▶ Dataset excerpts:
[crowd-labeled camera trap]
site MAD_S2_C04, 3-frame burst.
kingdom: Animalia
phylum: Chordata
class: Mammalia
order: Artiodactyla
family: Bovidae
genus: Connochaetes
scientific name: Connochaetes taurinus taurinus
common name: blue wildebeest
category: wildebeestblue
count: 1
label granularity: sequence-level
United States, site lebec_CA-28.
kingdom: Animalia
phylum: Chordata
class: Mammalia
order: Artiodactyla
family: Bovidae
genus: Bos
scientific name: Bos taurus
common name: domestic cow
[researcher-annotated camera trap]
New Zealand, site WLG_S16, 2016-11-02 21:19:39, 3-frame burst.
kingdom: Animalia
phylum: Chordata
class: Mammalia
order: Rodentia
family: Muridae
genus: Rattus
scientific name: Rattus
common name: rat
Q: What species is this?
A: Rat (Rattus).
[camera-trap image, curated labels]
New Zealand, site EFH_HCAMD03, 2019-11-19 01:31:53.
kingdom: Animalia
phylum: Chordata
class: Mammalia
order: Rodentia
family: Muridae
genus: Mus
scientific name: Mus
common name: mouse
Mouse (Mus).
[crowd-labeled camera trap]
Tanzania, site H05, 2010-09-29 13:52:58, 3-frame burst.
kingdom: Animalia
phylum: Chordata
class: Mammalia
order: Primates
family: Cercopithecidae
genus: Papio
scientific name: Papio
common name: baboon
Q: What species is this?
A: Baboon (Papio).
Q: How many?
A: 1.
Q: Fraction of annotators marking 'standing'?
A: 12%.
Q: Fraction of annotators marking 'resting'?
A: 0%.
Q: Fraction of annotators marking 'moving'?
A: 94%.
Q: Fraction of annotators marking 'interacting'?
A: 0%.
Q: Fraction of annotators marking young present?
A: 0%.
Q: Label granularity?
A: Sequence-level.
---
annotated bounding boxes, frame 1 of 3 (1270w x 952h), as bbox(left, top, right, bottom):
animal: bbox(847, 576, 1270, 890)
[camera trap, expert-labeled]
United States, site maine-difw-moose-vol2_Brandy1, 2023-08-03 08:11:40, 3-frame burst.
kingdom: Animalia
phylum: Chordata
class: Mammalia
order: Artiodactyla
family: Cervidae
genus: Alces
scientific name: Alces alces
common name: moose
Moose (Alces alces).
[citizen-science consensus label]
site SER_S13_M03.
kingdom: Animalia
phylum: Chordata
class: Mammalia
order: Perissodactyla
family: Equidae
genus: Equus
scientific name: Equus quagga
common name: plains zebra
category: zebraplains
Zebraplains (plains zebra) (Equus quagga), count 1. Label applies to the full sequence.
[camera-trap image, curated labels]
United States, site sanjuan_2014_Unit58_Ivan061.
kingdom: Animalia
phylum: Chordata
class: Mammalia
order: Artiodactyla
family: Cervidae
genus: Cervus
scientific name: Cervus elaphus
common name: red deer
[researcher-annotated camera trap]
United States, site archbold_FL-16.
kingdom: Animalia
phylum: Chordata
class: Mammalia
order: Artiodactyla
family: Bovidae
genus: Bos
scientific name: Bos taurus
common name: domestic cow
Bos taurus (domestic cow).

▶ The problem:
Please find each line in the records above that holds the word "scientific", and copy it.

▶ Output of the exercise:
scientific name: Connochaetes taurinus taurinus
scientific name: Bos taurus
scientific name: Rattus
scientific name: Mus
scientific name: Papio
scientific name: Alces alces
scientific name: Equus quagga
scientific name: Cervus elaphus
scientific name: Bos taurus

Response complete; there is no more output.